Complete the following.
**a)** Answer these from the tephra page:
(i) What dating method was applied to the alluvial sediments on either side of the tephra units?
(ii) Which university is given for the Geology Department affiliation?
(iii) Between which ages did the sixth volcanic event occur?
**b)** Print the part of the tephra page starting at "Phillip S. Toms*" and ending at "F. Foit Jr.", with no changes.

Quoted passage.

Published online by Cambridge University Press:  20 January 2017

Phillip S. Toms*
Affiliation:
Department of Geography, Royal Holloway, University of London, Surrey TW20 0EX, UK
Matthew King
Affiliation:
Department of Geography, Royal Holloway, University of London, Surrey TW20 0EX, UK
Marcelo A. Zárate
Affiliation:
CONICET–Universidad Nacional de la Pampa, 6300 Santa Rosa, Argentina
Rob A. Kemp
Affiliation:
Department of Geography, Royal Holloway, University of London, Surrey TW20 0EX, UK
Franklin F. Foit Jr.
Affiliation:
Geology Department, Washington State University, Pullman, WA 99164-6420, USA
*
*Corresponding author. Fax: +44-0-1242-543283. E-mail address:[email protected](P.S. Toms).

Abstract

The synthesis of paleoclimatic archives provided by loess and alluvial sequences of central Argentina has been hindered by the lack of a cohesive lithostratigraphic framework extending across the Chaco–Pampean plains and catchments of the Rios Desaguadero, Colorado, and Negro. This condition originates in part from the dearth of absolute chronological controls. The occurrence of discrete tephra layers across this region may provide an opportunity to address this deficiency if a tephrochronological framework can be established. The potential of such a project is assessed within the context of a pilot study constrained within alluvial sequences of central western Argentina proximal to potential source vents in the Southern Volcanic Zone. The intersite discrimination and correlation of tephra layers on a geochemical basis is examined, with indirect chronological control for the eruption of each generated by optical dating. Alluvial sediments on either side of each of five tephra units at a type site were dated using the optically stimulated luminescence of fine-silt-sized quartz, thus providing an age control on each tephra (ca. 24,000, 30,000, 32,000, 39,000, and 48,000 yr). The geochemical composition of each tephra was derived. Using these data, tephra layers at other sites in the study area were geochemically analyzed and in instances of statistical concordance in major oxide structure, correlated to the type site and therefore ascribed ages. This methodology identified a further sixth volcanic event between ca. 24,000 and 30,000 yr not registered by type-site tephras. The extension of this initial tephrochronological framework beyond the alluvial sequences of central western Argentina is encouraged by the occurrence of geochemically distinct tephra verified and dated in this study.

Dataset extract.
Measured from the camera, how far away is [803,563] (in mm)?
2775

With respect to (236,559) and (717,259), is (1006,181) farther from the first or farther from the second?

Responses per task.
**a)**
(i) The optically stimulated luminescence of fine-silt-sized quartz.
(ii) Washington State University, Pullman, WA 99164-6420, USA.
(iii) Between ca. 24,000 and 30,000 yr.

**b)**
Phillip S. Toms*
Affiliation:
Department of Geography, Royal Holloway, University of London, Surrey TW20 0EX, UK
Matthew King
Affiliation:
Department of Geography, Royal Holloway, University of London, Surrey TW20 0EX, UK
Marcelo A. Zárate
Affiliation:
CONICET–Universidad Nacional de la Pampa, 6300 Santa Rosa, Argentina
Rob A. Kemp
Affiliation:
Department of Geography, Royal Holloway, University of London, Surrey TW20 0EX, UK
Franklin F. Foit Jr.